This is the seventh video in Part 2 of the Performance-Aware Programming series. Please see the Table of Contents to quickly navigate through the rest of the course as it is updated weekly. The listings referenced in the video (listings 76, 81, 82, 83, and 84) are available on the github.
We are now comfortable with using the time-stamp counter to measure how much time has elapsed in various parts of our program. And, if you did the homework from last time, you've already had a shot at making something that allows you to quickly and easily deploy that kind of timing wherever you want.
This may have been extremely simple for you to do, if the language you’re using supports strong metaprogramming. Or, it may have been extremely difficult, if the language is fairly spartan. The language I use for the reference code, C++, is somewhere in the middle of the two extremes.
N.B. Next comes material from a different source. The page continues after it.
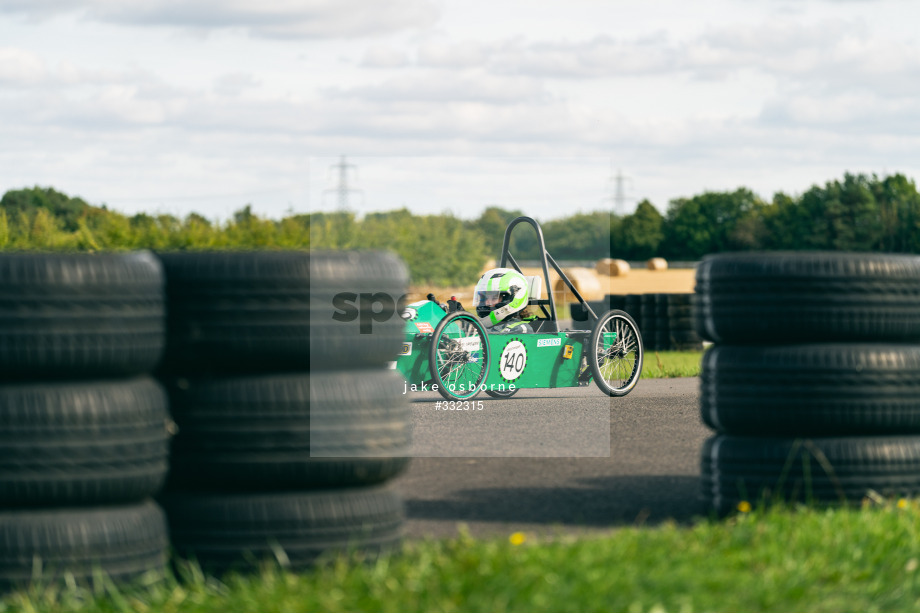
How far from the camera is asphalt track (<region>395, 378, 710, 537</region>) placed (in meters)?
6.73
What I'd like to do in this post is go over the basic design I used, then look at how we might modify the code to solve the problem I demonstrated at the end of the previous post: the fact that if we nest two blocks, we don't get easy-to-read profiling results.
Easy-to-read results aren’t an absolute necessity. Since this is just an integrated profiler we’re making, and not a commercial product, we can live with some compromises. But obviously we want to get as much as we can out of it while still keeping the code small and simple.
So let's go take a look at what I did for the reference C++ version. My solution would mostly work in C as well, but it would not have the automatic region closing — you’d need a TimeFunctionBegin/TimeFunctionEnd pairing instead of just the TimeFunction macro.